▸ Passage provided:
The world's most popular open source database
Functionality added or changed:
Important Change:
mysqlbinlog now supports
--verbose and
--base64-output=DECODE-ROWS options to display
row events as commented SQL statements. (The default otherwise
is to display row events encoded as base-64 strings using
BINLOG statements.) See
Section 4.6.7.2, “mysqlbinlog Row Event Display”.
(Bug#31455)
Falcon builds on AMD64 platforms now.
(Bug#38535)
mysqltest now installs signal handlers and generates a stack trace if it crashes. (Bug#37003)
A new system variable, backupdir, enables the
default directory to be specified for
BACKUP DATABASE and
RESTORE operations when the image
file pathname is not a full pathname. The default value for this
variable is the data directory.
(Bug#35230)
The mysql.online_backup and
mysql.online_backup_progress tables now have
a default character set of utf8 rather than
latin1.
(Bug#33836)
mysqltest was changed to be more robust in the case of a race condition that can occur for rapid disconnect/connect sequences with the server. The account used by mysqltest could reach its allowed simultaneous-sessions user limit if the connect attempt occurred before the server had fully processed the preceding disconnect. mysqltest now checks specificaly for a user-limits error when it connects; if that error occurs, it delays briefly before retrying. (Bug#23921)
Previously, BACKUP DATABASE did
not back up privileges and
RESTORE did not restore them. Now
privileges for backed-up databases are saved. This includes
privileges at the database level and below (table, column,
routine). Global privileges are not saved. For additional
information about how privileges are backed up, see
Section 6.3.1, “Quick Guide to MySQL Backup”.

▸ Record extracts:

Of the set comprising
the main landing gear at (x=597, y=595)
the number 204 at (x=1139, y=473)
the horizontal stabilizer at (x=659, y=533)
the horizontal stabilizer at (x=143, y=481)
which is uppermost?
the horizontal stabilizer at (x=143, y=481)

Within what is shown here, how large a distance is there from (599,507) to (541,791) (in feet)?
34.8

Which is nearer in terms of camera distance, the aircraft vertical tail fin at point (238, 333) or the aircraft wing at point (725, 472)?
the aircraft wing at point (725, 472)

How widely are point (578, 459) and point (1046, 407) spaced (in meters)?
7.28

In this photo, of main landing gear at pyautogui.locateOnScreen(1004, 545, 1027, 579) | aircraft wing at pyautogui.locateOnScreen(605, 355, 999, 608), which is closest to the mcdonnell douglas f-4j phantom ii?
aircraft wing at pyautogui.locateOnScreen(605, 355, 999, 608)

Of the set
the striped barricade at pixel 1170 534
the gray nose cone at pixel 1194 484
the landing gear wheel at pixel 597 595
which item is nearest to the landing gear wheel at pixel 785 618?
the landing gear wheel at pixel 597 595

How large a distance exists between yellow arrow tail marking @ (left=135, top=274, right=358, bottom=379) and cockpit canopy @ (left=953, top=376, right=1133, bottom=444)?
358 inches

==

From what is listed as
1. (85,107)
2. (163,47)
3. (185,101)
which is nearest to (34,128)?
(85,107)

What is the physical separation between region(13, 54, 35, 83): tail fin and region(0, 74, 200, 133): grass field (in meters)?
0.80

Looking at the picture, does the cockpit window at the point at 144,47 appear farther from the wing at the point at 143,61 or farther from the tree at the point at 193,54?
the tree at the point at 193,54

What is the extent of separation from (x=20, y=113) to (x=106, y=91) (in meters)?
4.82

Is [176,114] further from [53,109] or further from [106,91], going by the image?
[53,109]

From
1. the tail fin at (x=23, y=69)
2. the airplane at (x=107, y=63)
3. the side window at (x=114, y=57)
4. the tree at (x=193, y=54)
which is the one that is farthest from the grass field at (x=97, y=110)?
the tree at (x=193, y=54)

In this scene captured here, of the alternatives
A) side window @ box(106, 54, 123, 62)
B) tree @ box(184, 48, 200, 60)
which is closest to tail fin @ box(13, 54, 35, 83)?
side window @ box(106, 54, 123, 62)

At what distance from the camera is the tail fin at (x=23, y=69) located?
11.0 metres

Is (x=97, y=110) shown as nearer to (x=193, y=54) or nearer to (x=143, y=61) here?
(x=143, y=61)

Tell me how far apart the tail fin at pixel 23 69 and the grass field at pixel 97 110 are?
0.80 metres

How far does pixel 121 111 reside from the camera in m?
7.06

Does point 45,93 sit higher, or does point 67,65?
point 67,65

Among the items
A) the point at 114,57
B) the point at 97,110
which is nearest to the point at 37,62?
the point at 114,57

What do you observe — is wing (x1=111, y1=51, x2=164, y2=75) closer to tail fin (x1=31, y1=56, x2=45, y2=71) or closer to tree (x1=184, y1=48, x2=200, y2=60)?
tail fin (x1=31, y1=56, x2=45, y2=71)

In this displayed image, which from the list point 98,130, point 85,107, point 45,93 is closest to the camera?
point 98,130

▸ What you have to do:
Answer these questions from the MySQL change notes.
1. What is the default value of the backupdir system variable?
2. Which character set did the mysql.online_backup and mysql.online_backup_progress tables use before they switched to utf8?
3. Which privileges are not saved when BACKUP DATABASE runs?

▸ Completed task:
1. The data directory.
2. latin1.
3. Global privileges.